ATX code H02AB02 Dexamethasone

Pharmacological group

Glucocorticosteroids in combinations


1 ml of the preparation contains:

Active ingredients: dexamethasone 1.0 mg; Tobramycin - 3.0 mg;

Auxiliary substances: tyloxapol - 0.5 mg; Hypromellose (HPMC 4000 cP) 5.0 mg; Sodium sulfate - 12.0 mg; Sodium chloride - 3.3 mg; Disodium edetate dihydrate - 0.10 mg; Benzalkonium chloride - 0.10 mg; 1 M sodium hydroxide solution or 1 M sulfuric acid solution to pH 5.0-6.0; Purified water - up to 1 ml.

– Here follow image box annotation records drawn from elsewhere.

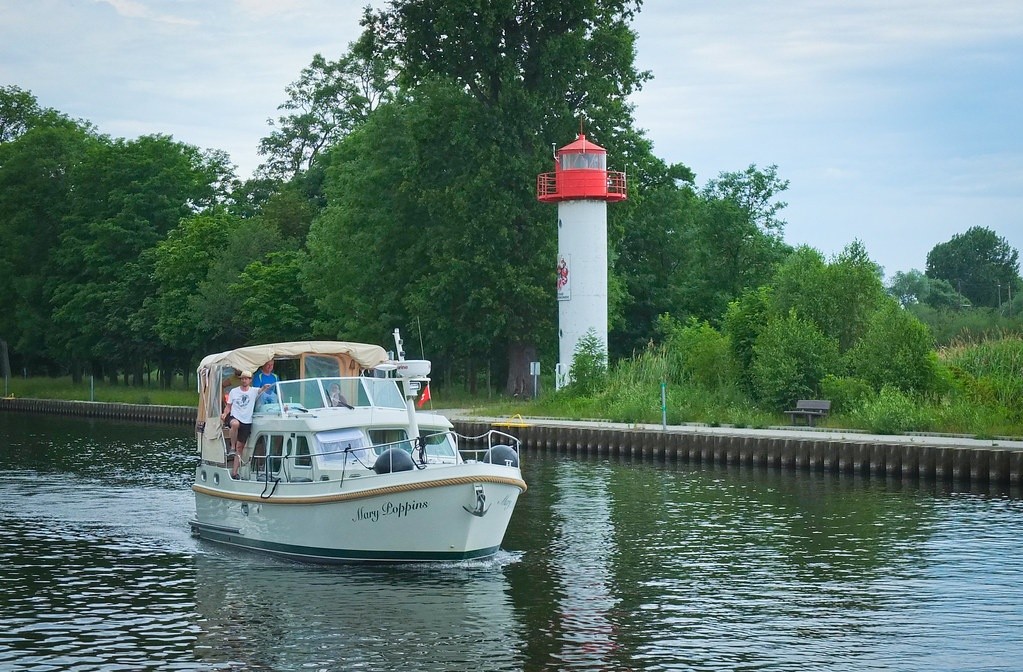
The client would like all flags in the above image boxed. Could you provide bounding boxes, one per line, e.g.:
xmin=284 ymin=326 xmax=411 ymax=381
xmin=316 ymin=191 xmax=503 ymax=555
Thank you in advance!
xmin=418 ymin=385 xmax=431 ymax=407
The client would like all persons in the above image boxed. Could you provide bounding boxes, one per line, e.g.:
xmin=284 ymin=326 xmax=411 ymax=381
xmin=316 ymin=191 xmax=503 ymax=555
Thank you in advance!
xmin=321 ymin=383 xmax=348 ymax=407
xmin=253 ymin=360 xmax=284 ymax=412
xmin=222 ymin=379 xmax=234 ymax=410
xmin=220 ymin=371 xmax=271 ymax=480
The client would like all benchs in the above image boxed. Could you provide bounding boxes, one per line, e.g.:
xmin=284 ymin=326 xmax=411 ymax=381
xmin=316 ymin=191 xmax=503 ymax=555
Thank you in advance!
xmin=784 ymin=400 xmax=831 ymax=426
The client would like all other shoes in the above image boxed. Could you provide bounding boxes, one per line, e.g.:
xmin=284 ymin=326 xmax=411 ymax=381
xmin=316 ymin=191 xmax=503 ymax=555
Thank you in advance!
xmin=228 ymin=449 xmax=236 ymax=457
xmin=230 ymin=474 xmax=243 ymax=480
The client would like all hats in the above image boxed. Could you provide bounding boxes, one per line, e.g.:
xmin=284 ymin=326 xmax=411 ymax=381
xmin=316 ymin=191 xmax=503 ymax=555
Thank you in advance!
xmin=237 ymin=371 xmax=252 ymax=379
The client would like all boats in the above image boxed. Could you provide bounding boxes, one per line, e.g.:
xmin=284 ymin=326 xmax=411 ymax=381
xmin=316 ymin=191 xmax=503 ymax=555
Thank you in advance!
xmin=188 ymin=327 xmax=528 ymax=566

Description of dosage form

A suspension of white or almost white color, possibly the presence of a precipitate, which dissipates rapidly with slight agitation.

Pharmacological group

Glucocorticosteroid for topical use + antibiotic-aminoglycoside.


DexaTobroplet is a combined preparation with antibacterial and anti-inflammatory action for topical application in ophthalmology. Tobramycin is a broad-spectrum antibiotic from the aminoglycoside group. Violates protein synthesis and permeability of the cytoplasmic membrane of the microbial cell. It is active against gram-positive and gram-negative microorganisms: staphylococci (including Staphylococcus aureus, Staphylococcus epidermidis), including strains resistant to methicillin; Streptococci, including some beta-hemolytic species of group A, non-hemolytic species and some strains of Streptococcus pneumoniae; Pseudomonas aeruginosa; Escherichia coli; Klebsiella pneumoniae; Enterobacter spp; Proteus mirabilis; Morganella morganii; Citrobacter spp; Haemophilus influenzae; Moraxella spp; Acinetobacter spp; Serratia marcescens. Dexamethasone is a synthetic fluorinated glucocorticosteroid (GCS). Has a pronounced anti-inflammatory, antiallergic and desensitizing effect. Dexamethasone actively suppresses inflammatory processes, inhibiting eosinophilic ejection of inflammatory mediators, migration of mast cells and decreasing capillary permeability and vasodilation. Does not have mineralocorticoid activity.




After topical application of the drug, systemic absorption of dexamethasone is low. The maximum concentration (C max) of dexamethasone in blood plasma is from 220 to 888 pg / ml (about 555 ± 217 pg / ml) after applying the drug 1 drop in each eye 4 times a day for 2 days.


After topical application of the drug, systemic absorption of tobramycin is low. The concentration of tobramycin in the blood plasma after applying the drug 1 drop in each eye 4 times a day for 2 days was below the detection threshold in 9 of 12 patients. C max tobramycin in blood plasma is 247 ng / ml, which is 8 times lower than the concentration threshold associated with nephrotoxicity.



About 77-84% of dexamethasone entering the systemic circulation is associated with plasma proteins.

Metabolism and excretion


It is excreted by metabolism, about 60% in the form of 6-β-hydroxydexamethasone by the kidneys. The half-life period averages 3-4 hours.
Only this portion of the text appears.